Dalla metà alla fine degli anni 40 d.c. sul sito sorgeva un forte con poderose mura. Il più antico sistema di difesa della città, un terrapieno con fossato che racchiudeva un'area di 47,6 ha, risale più o meno al 60 d.c. Però non si sa se esso risalga a prima o dopo il saccheggio della città da parte della regina Boudicca nel 61.

Un bastione in legno e terra iniziato nel tardo II sec., che racchiudeva un'area di 93,6 ha, non fu mai terminato; il muro di cinta in pietra, invece, che comprende un'area di 81,3 ha, appartiene al periodo che va dal 265 al 270 d.c.., anche se non tutta l'area interna alle mura era edificata. Di questa cinta restano notevoli tratti.



LE TOMBE

Una tomba del 50 d.c. venne scoperta nel 1991-92, posta entro un'area rituale di c.a 2 ha di estensione a Folly Lane, fuori della città romana, che sembra essere sepoltura di un membro dell'aristocrazia dei Catuvellauni, forse un «re cliente» insediatosi poco dopo la conquista romana.
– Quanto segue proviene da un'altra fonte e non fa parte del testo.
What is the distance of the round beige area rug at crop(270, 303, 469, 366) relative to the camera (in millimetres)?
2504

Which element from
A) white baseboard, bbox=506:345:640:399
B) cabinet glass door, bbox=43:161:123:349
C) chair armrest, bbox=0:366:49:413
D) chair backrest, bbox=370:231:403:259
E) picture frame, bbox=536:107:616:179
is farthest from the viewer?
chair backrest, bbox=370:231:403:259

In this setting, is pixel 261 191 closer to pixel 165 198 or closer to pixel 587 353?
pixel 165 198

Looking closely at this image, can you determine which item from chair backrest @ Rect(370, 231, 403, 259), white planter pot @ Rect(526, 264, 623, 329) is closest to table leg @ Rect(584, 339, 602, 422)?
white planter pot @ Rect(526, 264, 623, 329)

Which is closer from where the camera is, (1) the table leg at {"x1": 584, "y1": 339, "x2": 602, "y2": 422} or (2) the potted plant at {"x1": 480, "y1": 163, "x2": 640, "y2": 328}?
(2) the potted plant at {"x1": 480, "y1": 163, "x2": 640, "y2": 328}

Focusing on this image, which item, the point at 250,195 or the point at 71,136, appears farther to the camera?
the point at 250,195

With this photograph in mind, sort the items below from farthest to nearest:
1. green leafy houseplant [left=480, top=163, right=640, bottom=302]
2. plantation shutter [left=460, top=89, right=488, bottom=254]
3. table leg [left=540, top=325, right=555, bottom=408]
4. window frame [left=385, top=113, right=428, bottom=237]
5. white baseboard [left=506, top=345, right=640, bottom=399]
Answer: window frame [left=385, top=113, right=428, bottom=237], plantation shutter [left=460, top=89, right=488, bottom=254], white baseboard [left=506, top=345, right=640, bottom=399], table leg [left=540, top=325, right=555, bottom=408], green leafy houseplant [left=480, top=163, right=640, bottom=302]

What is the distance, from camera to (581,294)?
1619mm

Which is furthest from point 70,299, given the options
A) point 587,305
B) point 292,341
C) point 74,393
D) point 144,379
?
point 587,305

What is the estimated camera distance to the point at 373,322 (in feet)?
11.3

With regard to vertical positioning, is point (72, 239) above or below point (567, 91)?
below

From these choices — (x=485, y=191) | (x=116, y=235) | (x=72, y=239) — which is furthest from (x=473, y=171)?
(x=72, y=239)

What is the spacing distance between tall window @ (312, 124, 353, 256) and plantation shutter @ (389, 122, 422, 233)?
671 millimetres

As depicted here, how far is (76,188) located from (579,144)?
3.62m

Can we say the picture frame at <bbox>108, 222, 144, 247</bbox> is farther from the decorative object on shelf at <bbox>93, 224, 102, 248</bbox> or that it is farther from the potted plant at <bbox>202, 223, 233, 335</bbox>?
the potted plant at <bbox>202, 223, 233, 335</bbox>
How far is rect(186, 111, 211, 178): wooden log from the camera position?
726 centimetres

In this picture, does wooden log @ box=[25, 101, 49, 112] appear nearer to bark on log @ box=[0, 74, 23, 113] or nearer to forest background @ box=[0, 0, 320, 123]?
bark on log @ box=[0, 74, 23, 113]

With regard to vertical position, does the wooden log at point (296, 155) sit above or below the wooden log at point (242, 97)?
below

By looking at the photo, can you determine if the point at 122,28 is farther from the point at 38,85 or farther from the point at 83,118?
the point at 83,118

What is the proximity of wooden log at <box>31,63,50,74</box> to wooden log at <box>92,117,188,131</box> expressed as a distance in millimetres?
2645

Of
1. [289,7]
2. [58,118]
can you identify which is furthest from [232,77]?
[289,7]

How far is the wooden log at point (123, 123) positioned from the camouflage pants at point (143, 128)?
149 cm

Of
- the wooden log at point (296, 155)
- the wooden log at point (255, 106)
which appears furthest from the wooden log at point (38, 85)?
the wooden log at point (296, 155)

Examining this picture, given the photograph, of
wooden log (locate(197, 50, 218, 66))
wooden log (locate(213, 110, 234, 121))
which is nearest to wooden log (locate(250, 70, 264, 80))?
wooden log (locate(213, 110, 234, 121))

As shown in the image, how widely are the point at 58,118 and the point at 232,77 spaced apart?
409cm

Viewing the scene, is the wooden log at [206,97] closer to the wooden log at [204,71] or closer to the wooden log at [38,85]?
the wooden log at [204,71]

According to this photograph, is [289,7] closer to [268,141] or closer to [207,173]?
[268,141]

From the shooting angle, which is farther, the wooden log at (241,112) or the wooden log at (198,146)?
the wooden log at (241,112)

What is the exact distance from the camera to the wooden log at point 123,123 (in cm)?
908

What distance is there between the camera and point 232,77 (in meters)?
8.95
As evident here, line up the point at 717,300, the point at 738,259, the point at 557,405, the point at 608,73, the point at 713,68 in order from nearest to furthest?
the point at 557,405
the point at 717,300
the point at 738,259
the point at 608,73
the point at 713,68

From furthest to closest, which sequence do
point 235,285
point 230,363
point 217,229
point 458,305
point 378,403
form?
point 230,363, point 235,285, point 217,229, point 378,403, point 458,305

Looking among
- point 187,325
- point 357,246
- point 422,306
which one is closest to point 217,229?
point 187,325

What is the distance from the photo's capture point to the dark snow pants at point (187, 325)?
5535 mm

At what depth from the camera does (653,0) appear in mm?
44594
Essa faceva parte di una necropoli del King Harry Lane, la più importante della tarda Età del Ferro, che ospitava ben 472 sepolture, a seguito di una lunga continuità di sepolture, tanto è varo che alcune tombe avevano un corredo di oggetti importati dal mondo romano, e sicuramente molte erano proprio della conquista romana.



IL MUSEO DI VERULANIUM 


Nel centro di St Albans, fondato da Mortimer e Tessa Wheeler nel 1930. c'è il museo Verulamium. Si spiega sia la storia del luogo nell'Età del Ferro, sia in epoca romana.

Inoltre, mostra gli importanti reperti archeologici, tra cui una delle migliori collezioni di pavimenti mosaici d'Inghilterra, tra cui la Conchiglia Mosaico a scagliola, la Venere di Verulamium, figurina in bronzo, e molti altri manufatti.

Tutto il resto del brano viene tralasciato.